All lit up: how a hidden public space could give birth to more visual treats

The recently celebrated Loy Krathong festival provided the perfect opportunity for a group of designers to create an experimental lighting project that transformed an abandoned, neglected and inaccessible area in Bangkok into a usable space that showed off its full potential.

Bangkok Metropolitan Administration (BMA) together with Make it Happen Lab from the Urban Ally group of the Faculty of Architecture of Silapakorn University, and the Cloud-floor-design team created a special lighting medley on the vacant area under the Phra Pok Klao Bridge during Loy Krathong festival. Using lighting equipment from L&E, the design aimed to draw attention to the country’s first-ever “garden bridge” – the Bangkok Sky Park.

The designer group believes that more action has to be taken to boost the potential of public space in the city. Despite linking to such important landmarks as Bangkok Sky Park and Khlong Ong Ang (which connects Charoen Krung and Yaowarat roads), the area under the Phra Pok Klao bridge has been largely ignored and its promise never showcased .

So, on Loy Krathong (November 19) the group demonstrated how the space could be redesigned. They turned the space into a “Secret Garden” with the colorful lighting installation.  The theme is to re-introduce existing public parks to the public by re-opening and unveiling the space to the public, hence the name “Secret Garden”. The concept of lighting is called “LIT” and is designed by the Cloud-floor group.

The Cloud-floor designers say the concept is to compare the gardens semantics to many symbols especially in the comparative speech of periods in literature. They explain that a garden is often used as a tool to create roles of characters that reflect the concept of society in each era. The garden has many roles – a place of relaxation, somewhere to build relationships or even offer a connection between a real-world and an imaginary world.

The “LIT”-themed works demonstrate that the garden is more than a green space in a big city and that often a garden has a different context for each group of people. Therefore “LIT” awakens lives and thoughts of what really happens in the garden – whether your favorite corners or conversations that took place there.

The designers hope that the work will help visitors escape into an imaginary world for even a short period of time. The idea, they say, can be used to create secret gardens in big cities like Bangkok.

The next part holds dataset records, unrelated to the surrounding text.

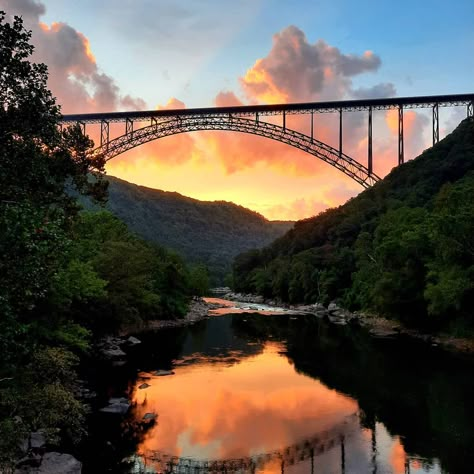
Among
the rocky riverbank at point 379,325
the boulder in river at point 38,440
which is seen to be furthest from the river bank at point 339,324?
the boulder in river at point 38,440

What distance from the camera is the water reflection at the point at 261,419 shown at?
13.0 meters

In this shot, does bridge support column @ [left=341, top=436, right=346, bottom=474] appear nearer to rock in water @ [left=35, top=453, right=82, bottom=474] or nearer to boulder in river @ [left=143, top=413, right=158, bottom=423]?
boulder in river @ [left=143, top=413, right=158, bottom=423]

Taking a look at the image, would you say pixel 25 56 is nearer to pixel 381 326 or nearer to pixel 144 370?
pixel 144 370

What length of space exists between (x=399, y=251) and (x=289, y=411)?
65.4 feet

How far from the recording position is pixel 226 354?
28.5 meters

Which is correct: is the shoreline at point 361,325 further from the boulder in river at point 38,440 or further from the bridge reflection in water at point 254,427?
the boulder in river at point 38,440

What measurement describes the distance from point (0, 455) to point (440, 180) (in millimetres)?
51876

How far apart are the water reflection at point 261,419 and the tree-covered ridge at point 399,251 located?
628 centimetres

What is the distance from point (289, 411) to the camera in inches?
699

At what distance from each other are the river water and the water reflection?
0.04m

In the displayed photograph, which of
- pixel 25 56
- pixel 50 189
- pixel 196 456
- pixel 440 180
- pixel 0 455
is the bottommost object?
pixel 196 456

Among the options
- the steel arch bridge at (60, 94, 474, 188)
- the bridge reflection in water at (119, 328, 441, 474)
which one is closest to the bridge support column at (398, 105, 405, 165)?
the steel arch bridge at (60, 94, 474, 188)

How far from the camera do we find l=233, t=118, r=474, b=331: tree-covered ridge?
2755cm

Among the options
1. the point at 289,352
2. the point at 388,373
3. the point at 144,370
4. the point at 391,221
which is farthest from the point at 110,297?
the point at 391,221
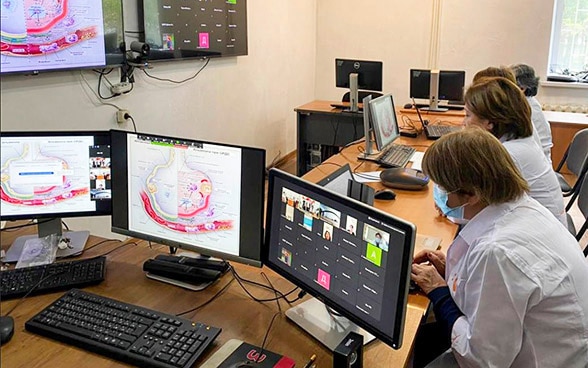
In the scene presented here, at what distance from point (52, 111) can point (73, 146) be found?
46.8 inches

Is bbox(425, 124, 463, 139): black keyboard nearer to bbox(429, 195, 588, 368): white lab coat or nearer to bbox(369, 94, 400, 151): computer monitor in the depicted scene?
bbox(369, 94, 400, 151): computer monitor

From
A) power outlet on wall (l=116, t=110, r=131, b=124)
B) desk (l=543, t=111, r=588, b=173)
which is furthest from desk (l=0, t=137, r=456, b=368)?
desk (l=543, t=111, r=588, b=173)

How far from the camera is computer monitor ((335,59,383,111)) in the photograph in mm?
4602

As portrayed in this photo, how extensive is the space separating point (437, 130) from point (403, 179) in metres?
1.36

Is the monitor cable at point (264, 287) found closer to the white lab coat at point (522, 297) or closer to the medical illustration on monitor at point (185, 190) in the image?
the medical illustration on monitor at point (185, 190)

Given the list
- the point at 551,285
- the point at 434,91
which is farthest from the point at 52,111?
the point at 434,91

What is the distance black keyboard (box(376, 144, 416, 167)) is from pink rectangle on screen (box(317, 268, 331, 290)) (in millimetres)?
1840

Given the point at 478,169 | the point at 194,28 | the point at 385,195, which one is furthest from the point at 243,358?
the point at 194,28

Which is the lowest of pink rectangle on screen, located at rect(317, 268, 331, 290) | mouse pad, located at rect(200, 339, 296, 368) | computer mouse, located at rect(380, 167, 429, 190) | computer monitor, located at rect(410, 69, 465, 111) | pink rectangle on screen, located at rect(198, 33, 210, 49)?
mouse pad, located at rect(200, 339, 296, 368)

In addition, the design team hopes that this project will motivate the development of other desolate and abandoned areas, turning them into spaces that can be used by the public. Although the lighting exhibition ended on Sunday evening, some of the lights, not the decoration but more the illuminated corridors, remain permanent, with BMA covering the cost of lighting and electricity.

Thanks to this group of designers and the education institution that brought us a Secret Garden, the BMA has been inspired and is looking to come up with similar ways of using space in the near future. We wait with impatience.